June 29, 2017

I represented the FreeBSD Foundation at OSCON 2017, which took place May 8-11,2017, in Austin, TX.

The Foundation booth was also staffed by FreeBSD committer Brad Davis and Doug Mcintire from Netgate. We met up Wednesday morning to set up the table. We were part of a “nonprofit pavilion” which consisted of eight or so tables, located between Open Camps and Operation Code. Open Camps hosts 40+ conferences per year across dozens of open source projects. Operation code aids military vets and their families learn coding and web technologies.

Brad, Doug and I took turns staffing the booth, and visiting other booths. I also I attended a few talks. We had a steady stream of booth visitors over the two days, with very little down time.
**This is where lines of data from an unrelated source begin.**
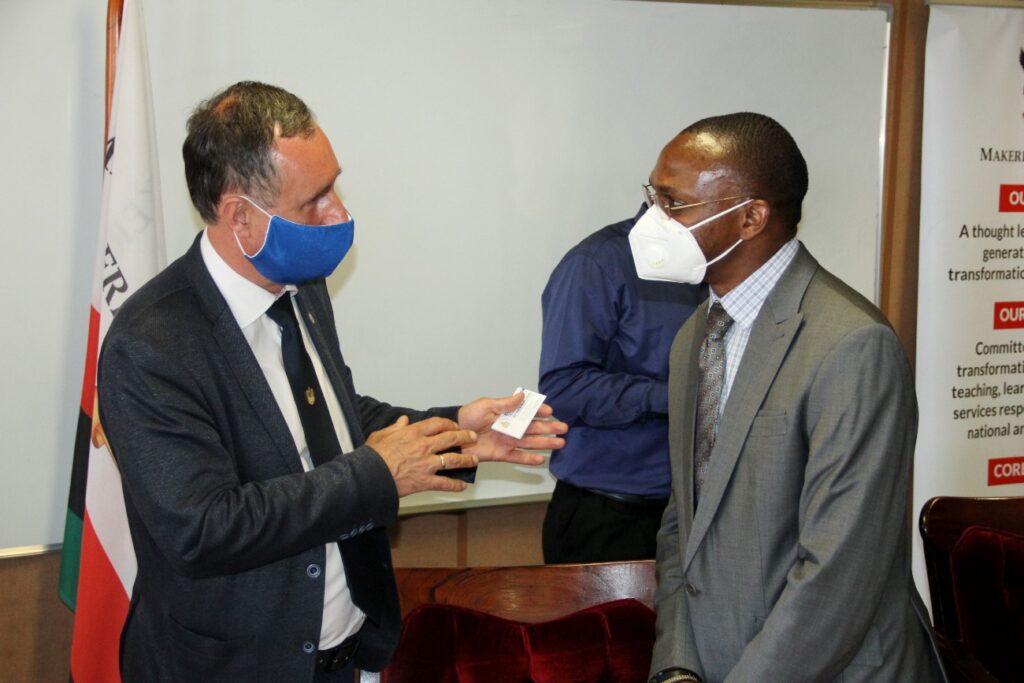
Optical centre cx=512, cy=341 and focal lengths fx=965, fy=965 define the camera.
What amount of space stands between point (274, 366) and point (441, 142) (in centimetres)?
157

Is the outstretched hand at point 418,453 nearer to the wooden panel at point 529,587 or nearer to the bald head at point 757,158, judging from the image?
the wooden panel at point 529,587

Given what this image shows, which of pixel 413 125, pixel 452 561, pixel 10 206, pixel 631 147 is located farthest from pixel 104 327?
pixel 631 147

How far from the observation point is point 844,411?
1.50 m

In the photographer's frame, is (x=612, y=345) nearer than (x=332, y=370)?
No

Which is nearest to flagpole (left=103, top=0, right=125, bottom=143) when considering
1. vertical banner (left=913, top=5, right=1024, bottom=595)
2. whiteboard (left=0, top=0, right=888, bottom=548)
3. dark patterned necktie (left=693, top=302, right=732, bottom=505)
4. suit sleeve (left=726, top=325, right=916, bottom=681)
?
whiteboard (left=0, top=0, right=888, bottom=548)

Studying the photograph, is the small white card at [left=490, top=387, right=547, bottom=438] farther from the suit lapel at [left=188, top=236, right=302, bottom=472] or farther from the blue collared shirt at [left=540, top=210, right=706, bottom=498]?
the blue collared shirt at [left=540, top=210, right=706, bottom=498]

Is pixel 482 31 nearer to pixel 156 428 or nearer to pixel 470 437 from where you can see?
pixel 470 437

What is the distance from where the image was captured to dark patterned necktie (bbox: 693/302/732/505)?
5.88 feet

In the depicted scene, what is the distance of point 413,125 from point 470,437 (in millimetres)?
1544

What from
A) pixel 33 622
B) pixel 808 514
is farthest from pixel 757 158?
pixel 33 622

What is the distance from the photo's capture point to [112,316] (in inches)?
103

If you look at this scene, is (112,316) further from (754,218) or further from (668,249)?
(754,218)

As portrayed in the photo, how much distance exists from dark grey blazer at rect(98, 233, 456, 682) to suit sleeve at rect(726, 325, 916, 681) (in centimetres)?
68

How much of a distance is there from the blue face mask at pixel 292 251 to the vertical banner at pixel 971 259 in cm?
277
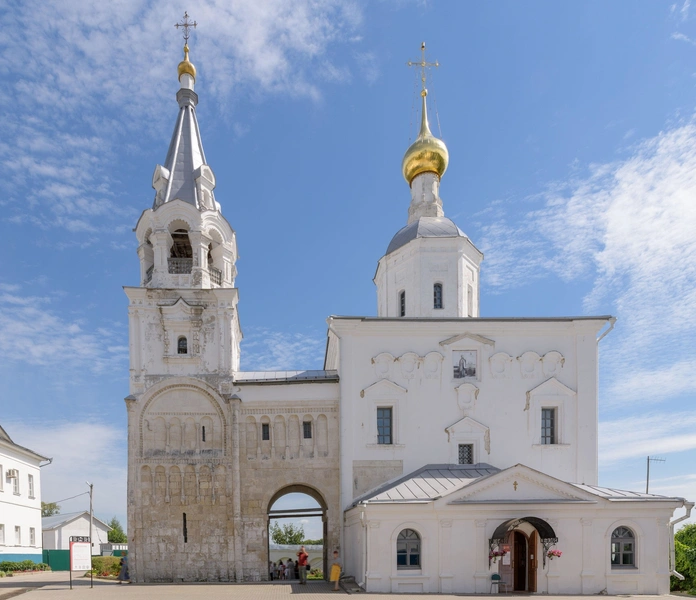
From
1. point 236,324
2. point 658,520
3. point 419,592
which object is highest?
point 236,324

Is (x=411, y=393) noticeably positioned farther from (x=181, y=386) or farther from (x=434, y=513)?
(x=181, y=386)

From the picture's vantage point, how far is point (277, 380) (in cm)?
2186

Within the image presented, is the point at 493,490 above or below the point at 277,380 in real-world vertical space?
below

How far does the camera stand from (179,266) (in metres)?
22.5

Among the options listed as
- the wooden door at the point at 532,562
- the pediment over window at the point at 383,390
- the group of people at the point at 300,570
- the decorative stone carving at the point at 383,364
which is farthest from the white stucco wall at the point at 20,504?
the wooden door at the point at 532,562

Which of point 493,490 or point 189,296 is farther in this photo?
point 189,296

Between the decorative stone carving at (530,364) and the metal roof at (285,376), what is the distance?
6.80m

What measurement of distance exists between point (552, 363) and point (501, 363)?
6.16ft

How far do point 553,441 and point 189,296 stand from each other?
47.1ft

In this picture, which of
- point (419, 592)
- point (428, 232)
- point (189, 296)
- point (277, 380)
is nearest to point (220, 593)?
point (419, 592)

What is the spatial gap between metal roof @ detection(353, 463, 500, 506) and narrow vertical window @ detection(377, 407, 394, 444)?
151cm

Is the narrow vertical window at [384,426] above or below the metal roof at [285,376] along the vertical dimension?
below

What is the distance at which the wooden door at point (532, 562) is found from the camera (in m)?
17.2

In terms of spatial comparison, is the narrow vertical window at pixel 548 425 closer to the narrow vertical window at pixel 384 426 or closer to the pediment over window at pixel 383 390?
the pediment over window at pixel 383 390
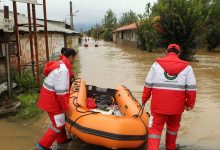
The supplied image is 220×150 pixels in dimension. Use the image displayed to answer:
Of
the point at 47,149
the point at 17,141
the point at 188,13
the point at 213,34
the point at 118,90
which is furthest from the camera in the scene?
the point at 213,34

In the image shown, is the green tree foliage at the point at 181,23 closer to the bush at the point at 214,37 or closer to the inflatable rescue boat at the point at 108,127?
the bush at the point at 214,37

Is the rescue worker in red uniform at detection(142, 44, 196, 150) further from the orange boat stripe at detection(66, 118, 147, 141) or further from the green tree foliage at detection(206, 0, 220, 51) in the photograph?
the green tree foliage at detection(206, 0, 220, 51)

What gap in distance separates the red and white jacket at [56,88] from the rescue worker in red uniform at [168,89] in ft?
4.10

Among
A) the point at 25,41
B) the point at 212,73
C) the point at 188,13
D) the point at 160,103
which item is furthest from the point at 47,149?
the point at 188,13

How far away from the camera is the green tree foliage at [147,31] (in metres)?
34.2

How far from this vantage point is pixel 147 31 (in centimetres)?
3497

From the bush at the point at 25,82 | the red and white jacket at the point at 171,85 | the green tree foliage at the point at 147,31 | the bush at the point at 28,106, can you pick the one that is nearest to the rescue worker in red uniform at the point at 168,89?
the red and white jacket at the point at 171,85

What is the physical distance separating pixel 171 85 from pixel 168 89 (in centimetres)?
7

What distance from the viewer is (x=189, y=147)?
627 cm

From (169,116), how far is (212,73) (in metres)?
12.8

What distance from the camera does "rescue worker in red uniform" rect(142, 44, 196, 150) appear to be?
199 inches

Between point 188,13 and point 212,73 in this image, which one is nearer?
point 212,73

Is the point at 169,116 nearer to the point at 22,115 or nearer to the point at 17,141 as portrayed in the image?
the point at 17,141

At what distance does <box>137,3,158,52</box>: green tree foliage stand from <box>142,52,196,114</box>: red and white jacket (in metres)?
28.2
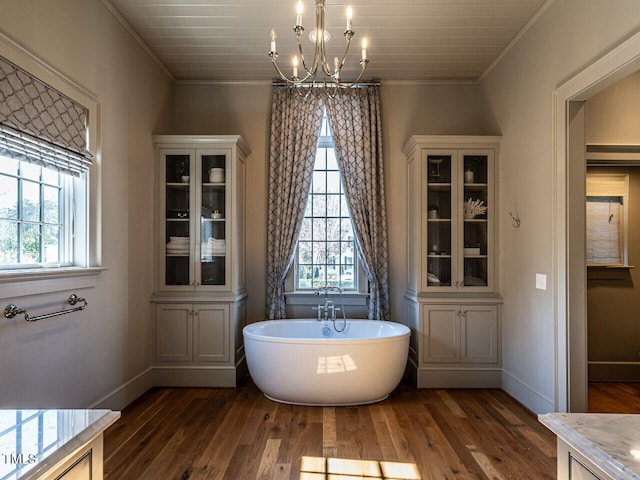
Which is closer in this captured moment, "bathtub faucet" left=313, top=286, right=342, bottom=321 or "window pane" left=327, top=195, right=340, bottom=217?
"bathtub faucet" left=313, top=286, right=342, bottom=321

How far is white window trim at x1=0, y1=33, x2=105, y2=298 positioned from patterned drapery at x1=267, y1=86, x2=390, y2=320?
1730 mm

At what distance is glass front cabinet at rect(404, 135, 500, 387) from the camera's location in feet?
12.6

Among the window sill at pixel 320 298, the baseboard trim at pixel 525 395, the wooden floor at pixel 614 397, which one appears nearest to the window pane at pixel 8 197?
the window sill at pixel 320 298

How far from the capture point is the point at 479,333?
384cm

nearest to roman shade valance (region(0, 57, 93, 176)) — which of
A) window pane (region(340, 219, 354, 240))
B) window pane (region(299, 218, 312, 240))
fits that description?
window pane (region(299, 218, 312, 240))

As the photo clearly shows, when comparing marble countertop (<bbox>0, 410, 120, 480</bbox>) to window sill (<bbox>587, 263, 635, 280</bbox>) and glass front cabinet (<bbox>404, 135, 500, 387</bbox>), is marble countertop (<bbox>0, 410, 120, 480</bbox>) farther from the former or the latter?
window sill (<bbox>587, 263, 635, 280</bbox>)

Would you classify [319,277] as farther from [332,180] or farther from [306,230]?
[332,180]

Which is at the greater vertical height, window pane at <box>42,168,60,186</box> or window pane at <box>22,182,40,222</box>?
window pane at <box>42,168,60,186</box>

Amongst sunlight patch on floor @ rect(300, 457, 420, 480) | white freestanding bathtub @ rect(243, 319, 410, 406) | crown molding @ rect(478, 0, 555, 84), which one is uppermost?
crown molding @ rect(478, 0, 555, 84)

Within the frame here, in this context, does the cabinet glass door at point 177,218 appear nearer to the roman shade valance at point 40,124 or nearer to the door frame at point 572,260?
the roman shade valance at point 40,124

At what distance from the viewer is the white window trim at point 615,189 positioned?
3928mm

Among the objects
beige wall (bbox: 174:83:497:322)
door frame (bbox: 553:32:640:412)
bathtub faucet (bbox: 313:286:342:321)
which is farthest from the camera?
beige wall (bbox: 174:83:497:322)

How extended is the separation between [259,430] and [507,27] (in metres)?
3.58

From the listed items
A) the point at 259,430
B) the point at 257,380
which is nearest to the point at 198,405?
the point at 257,380
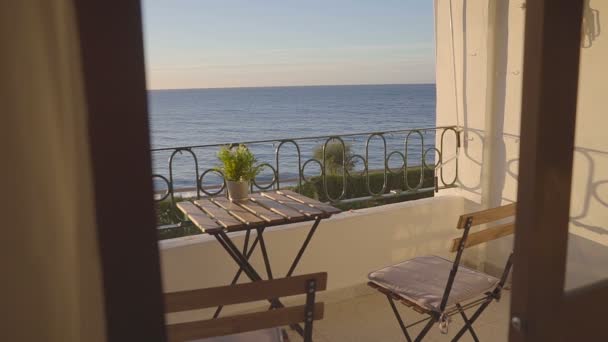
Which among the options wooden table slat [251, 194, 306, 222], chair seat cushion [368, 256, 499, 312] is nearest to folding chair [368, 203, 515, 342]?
chair seat cushion [368, 256, 499, 312]

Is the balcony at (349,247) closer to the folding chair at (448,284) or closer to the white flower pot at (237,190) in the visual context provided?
the white flower pot at (237,190)

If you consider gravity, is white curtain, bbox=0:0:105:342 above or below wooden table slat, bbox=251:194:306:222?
above

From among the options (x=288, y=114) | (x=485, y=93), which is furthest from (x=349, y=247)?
(x=288, y=114)

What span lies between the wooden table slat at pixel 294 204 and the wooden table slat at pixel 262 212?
0.15m

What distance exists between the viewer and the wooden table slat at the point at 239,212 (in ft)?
8.13

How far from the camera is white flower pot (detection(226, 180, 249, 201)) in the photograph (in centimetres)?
292

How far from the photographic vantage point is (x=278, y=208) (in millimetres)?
2744

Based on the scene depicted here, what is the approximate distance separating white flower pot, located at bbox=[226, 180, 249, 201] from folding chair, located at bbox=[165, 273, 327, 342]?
1.32 m

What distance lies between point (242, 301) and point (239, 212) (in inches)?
42.9

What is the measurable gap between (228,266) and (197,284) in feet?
0.71

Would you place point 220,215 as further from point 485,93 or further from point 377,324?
point 485,93

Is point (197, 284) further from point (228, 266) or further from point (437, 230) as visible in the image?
point (437, 230)

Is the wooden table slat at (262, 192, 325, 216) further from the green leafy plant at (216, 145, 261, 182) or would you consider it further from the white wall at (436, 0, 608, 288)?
the white wall at (436, 0, 608, 288)

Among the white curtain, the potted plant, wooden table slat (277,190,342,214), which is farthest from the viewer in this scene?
the potted plant
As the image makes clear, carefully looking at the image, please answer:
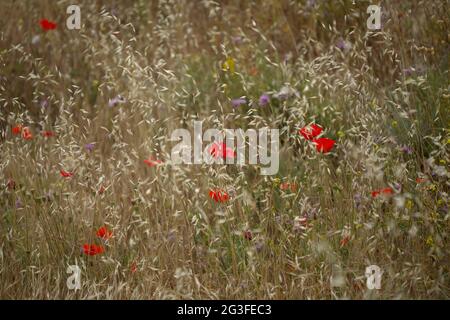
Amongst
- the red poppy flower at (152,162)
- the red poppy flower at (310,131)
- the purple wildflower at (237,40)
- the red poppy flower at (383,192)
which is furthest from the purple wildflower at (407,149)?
the purple wildflower at (237,40)

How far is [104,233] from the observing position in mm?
2691

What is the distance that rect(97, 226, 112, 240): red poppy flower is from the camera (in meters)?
2.67

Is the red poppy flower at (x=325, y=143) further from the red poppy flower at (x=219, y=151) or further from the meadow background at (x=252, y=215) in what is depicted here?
the red poppy flower at (x=219, y=151)

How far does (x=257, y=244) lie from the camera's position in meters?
2.63

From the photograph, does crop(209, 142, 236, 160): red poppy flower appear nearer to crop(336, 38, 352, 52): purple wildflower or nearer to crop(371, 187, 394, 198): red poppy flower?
crop(371, 187, 394, 198): red poppy flower

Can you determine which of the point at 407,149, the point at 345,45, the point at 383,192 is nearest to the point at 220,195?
the point at 383,192

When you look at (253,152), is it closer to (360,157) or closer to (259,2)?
(360,157)

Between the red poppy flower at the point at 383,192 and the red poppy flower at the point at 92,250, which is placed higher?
the red poppy flower at the point at 383,192

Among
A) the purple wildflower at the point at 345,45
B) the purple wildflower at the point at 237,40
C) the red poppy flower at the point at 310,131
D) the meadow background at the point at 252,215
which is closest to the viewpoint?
the meadow background at the point at 252,215

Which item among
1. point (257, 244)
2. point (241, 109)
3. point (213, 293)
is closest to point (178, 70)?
point (241, 109)

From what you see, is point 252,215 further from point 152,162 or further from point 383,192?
point 383,192

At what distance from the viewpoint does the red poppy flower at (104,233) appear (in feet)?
8.77

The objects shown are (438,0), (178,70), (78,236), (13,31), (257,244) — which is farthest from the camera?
(13,31)

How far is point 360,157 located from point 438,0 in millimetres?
1366
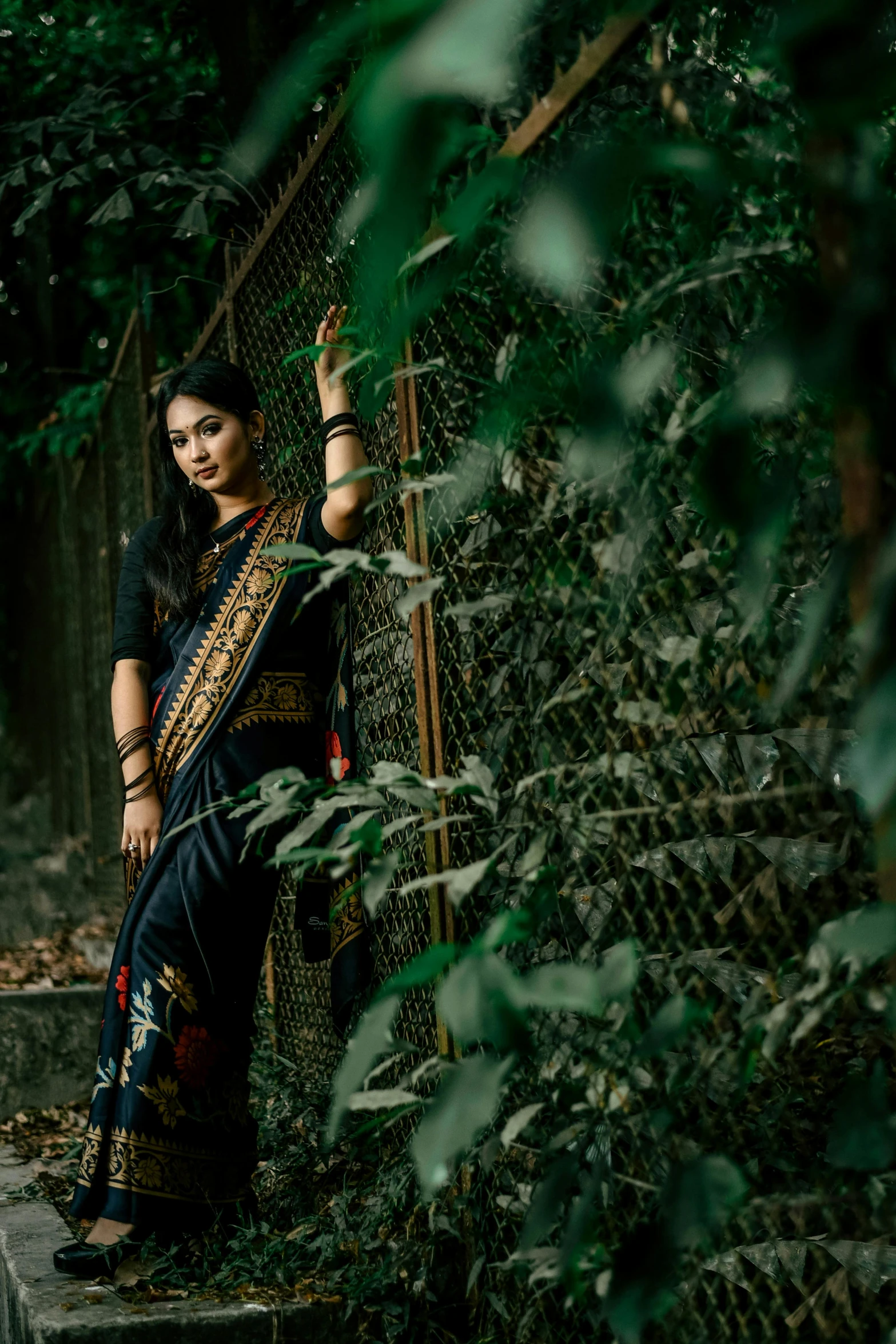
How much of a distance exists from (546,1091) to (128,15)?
692 centimetres

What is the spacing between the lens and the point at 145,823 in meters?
2.84

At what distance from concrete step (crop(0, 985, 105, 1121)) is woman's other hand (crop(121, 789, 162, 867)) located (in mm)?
2142

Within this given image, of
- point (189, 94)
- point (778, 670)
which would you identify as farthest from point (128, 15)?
point (778, 670)

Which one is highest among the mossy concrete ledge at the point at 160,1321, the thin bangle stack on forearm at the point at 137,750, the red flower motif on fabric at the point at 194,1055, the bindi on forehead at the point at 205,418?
the bindi on forehead at the point at 205,418

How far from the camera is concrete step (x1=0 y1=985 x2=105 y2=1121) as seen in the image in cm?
464

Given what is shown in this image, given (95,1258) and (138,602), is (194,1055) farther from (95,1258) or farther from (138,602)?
(138,602)

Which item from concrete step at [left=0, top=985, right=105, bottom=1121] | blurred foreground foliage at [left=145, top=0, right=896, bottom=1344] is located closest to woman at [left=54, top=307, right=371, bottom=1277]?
blurred foreground foliage at [left=145, top=0, right=896, bottom=1344]

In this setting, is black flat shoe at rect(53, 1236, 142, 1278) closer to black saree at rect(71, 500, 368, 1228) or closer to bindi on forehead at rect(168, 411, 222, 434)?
black saree at rect(71, 500, 368, 1228)

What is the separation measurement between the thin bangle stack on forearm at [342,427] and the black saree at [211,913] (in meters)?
0.18

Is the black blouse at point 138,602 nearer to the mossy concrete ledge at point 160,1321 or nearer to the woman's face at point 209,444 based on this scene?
the woman's face at point 209,444

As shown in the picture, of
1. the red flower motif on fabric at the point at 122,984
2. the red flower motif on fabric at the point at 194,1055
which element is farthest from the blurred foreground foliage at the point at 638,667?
the red flower motif on fabric at the point at 122,984

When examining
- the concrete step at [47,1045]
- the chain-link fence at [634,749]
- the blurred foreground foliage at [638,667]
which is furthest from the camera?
the concrete step at [47,1045]

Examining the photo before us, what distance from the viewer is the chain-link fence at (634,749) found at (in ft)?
4.97

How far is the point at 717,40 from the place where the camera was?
1494 mm
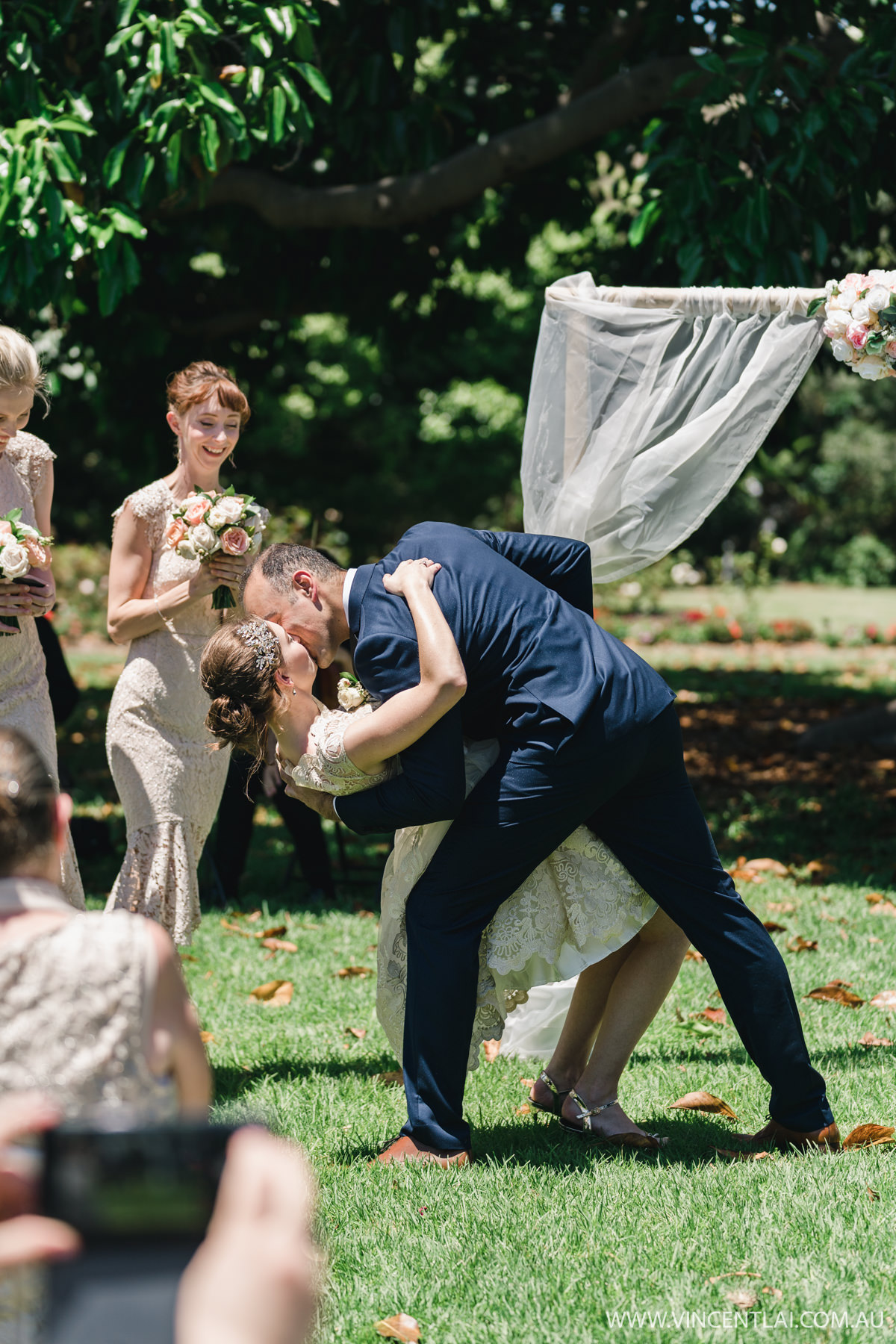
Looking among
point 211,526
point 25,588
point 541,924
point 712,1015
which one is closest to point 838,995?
point 712,1015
To help attract booth traffic, I brought a Raspberry Pi 3, with a small LCD display attached. As a demo the Raspberry Pi showed a video of a Gource rendering of changes to the FreeBSD source tree over time (see example). The demo brought a lot of folks to the table, asking about the video and the hardware. Many of the attendees expressed surprise that FreeBSD runs on ARM, and it was nice to be able to report that not only have we been running on 32-bit ARM for a long time, but we’ve been running on 64-bit ARM for nearly two years as a result of our Foundation-, ARM- and Cavium-sponsored port.

Overall, OSCON is very important event for the Foundation. It provides us with an opportunity to both introduce FreeBSD to a new audience while reminding former users what they’ve been missing. We look forward to attending next year.